# To do
Format the lines of the records below as a Markdown table with the columns Row and Record line, starting at the line containing "What is the distance the" and ending at the last line of the records. Leave out blank lines.

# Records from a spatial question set

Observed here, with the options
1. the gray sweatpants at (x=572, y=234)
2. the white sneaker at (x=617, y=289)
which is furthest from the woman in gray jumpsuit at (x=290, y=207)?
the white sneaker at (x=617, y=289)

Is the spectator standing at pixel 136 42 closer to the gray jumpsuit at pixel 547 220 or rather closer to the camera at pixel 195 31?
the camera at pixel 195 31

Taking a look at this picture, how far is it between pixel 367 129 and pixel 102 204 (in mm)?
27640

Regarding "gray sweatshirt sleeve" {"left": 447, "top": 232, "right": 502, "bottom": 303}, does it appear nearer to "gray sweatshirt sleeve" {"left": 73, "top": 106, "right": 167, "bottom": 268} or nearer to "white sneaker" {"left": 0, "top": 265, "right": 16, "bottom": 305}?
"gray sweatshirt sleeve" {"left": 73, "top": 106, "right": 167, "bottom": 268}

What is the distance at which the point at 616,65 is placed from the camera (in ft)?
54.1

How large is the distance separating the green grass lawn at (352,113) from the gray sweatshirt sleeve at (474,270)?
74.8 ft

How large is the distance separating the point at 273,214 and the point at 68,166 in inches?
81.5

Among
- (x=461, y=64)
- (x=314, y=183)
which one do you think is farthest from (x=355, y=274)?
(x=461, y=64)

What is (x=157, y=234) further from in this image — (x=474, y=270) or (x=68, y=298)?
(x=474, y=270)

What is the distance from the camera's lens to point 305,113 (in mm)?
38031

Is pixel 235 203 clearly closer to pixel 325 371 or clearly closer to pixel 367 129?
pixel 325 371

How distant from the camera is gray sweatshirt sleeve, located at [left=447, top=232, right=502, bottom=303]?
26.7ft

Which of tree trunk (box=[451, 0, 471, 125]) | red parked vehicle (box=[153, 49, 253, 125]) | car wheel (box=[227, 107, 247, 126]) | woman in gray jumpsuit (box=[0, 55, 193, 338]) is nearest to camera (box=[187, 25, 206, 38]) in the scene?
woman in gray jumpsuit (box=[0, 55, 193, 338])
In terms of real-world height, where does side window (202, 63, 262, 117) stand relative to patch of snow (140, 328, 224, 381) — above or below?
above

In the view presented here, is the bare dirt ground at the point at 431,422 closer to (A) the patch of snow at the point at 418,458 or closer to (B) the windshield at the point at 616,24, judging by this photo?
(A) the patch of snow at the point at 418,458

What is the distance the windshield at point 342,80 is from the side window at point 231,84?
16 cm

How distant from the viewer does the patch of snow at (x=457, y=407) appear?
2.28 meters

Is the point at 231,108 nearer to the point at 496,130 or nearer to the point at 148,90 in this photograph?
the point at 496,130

# Written answer
| Row | Record line |
|---|---|
| 1 | What is the distance the windshield at point 342,80 is from the side window at point 231,84? |
| 2 | 16 cm |
| 3 | How distant from the viewer does the patch of snow at (x=457, y=407) appear? |
| 4 | 2.28 meters |
| 5 | Is the point at 231,108 nearer to the point at 496,130 or nearer to the point at 148,90 in this photograph? |
| 6 | the point at 496,130 |